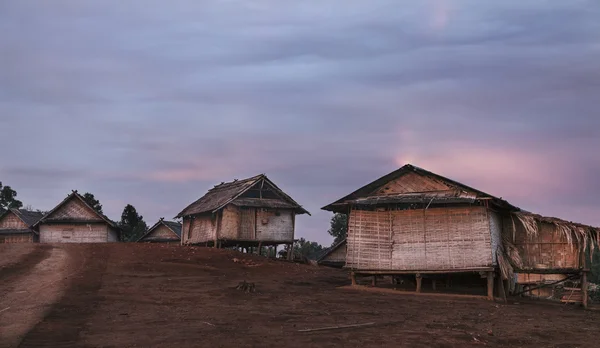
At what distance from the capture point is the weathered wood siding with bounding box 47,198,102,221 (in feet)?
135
━━━━━━━━━━━━━━━━━━━━
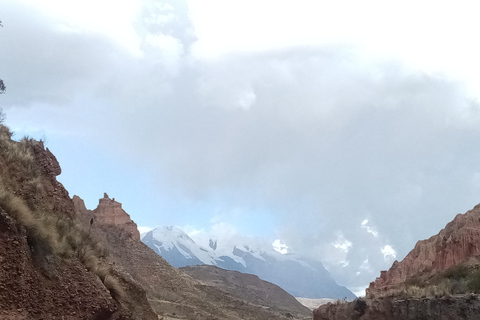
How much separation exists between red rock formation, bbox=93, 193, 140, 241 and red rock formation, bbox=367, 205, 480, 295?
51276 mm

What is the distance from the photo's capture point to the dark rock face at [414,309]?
━━━━━━━━━━━━━━━━━━━━
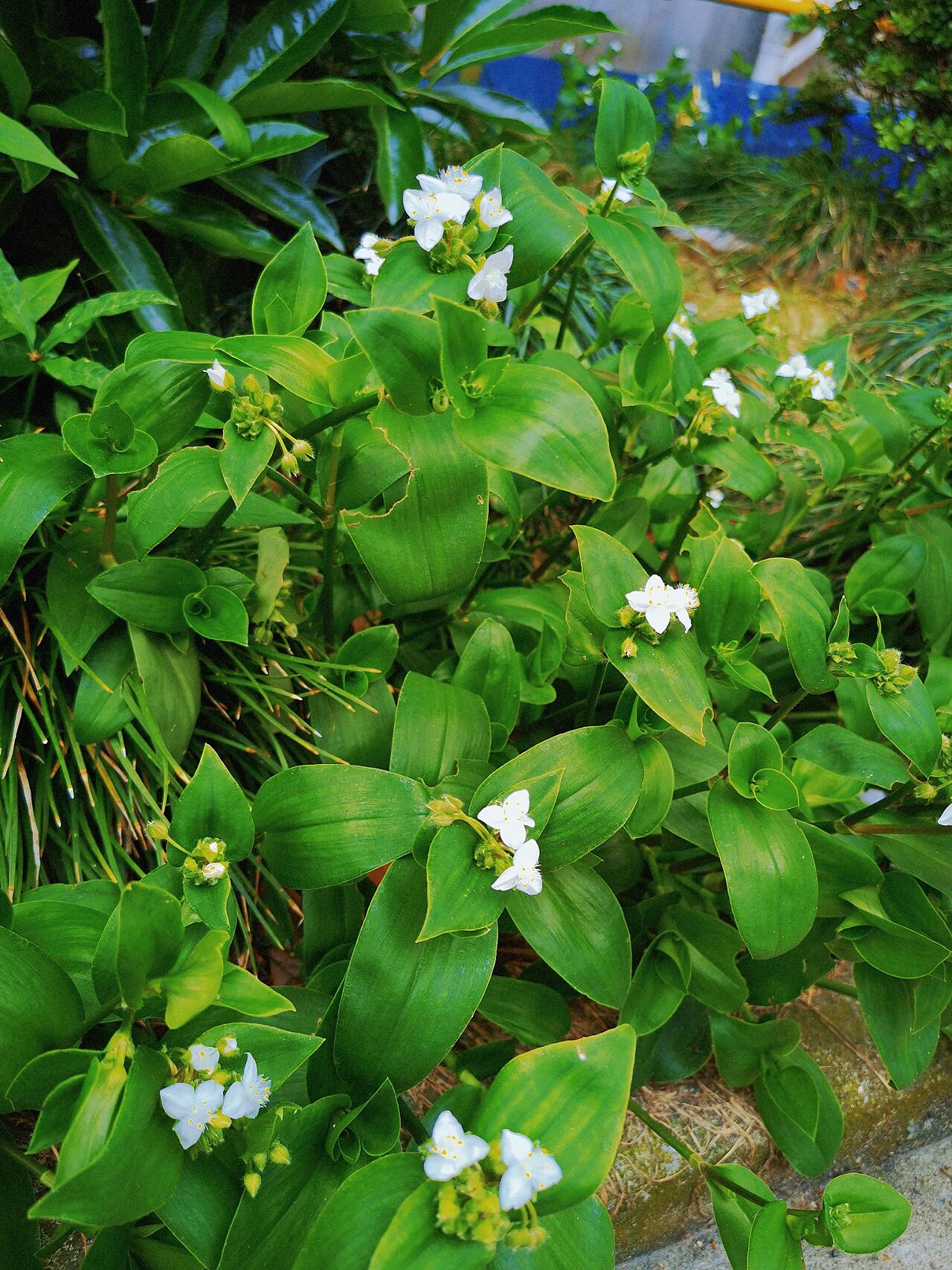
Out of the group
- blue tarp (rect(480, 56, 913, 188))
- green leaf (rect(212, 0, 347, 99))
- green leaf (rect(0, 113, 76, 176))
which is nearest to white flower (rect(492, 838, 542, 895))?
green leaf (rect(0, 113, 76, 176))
━━━━━━━━━━━━━━━━━━━━
--- Set problem ---
Pick out every line above that contains the word "green" and copy each one.

--- Task solution ---
- green leaf (rect(212, 0, 347, 99))
- green leaf (rect(0, 113, 76, 176))
green leaf (rect(0, 113, 76, 176))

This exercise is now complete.